## Your task
Each line below should be reproduced without any alteration.

## Supplied data

:::

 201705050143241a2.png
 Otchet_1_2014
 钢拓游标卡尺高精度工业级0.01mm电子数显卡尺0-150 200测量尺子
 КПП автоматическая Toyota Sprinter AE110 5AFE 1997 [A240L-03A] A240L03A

:::

## Reply
 201705050143241a2.png
 Otchet_1_2014
 钢拓游标卡尺高精度工业级0.01mm电子数显卡尺0-150 200测量尺子
 КПП автоматическая Toyota Sprinter AE110 5AFE 1997 [A240L-03A] A240L03A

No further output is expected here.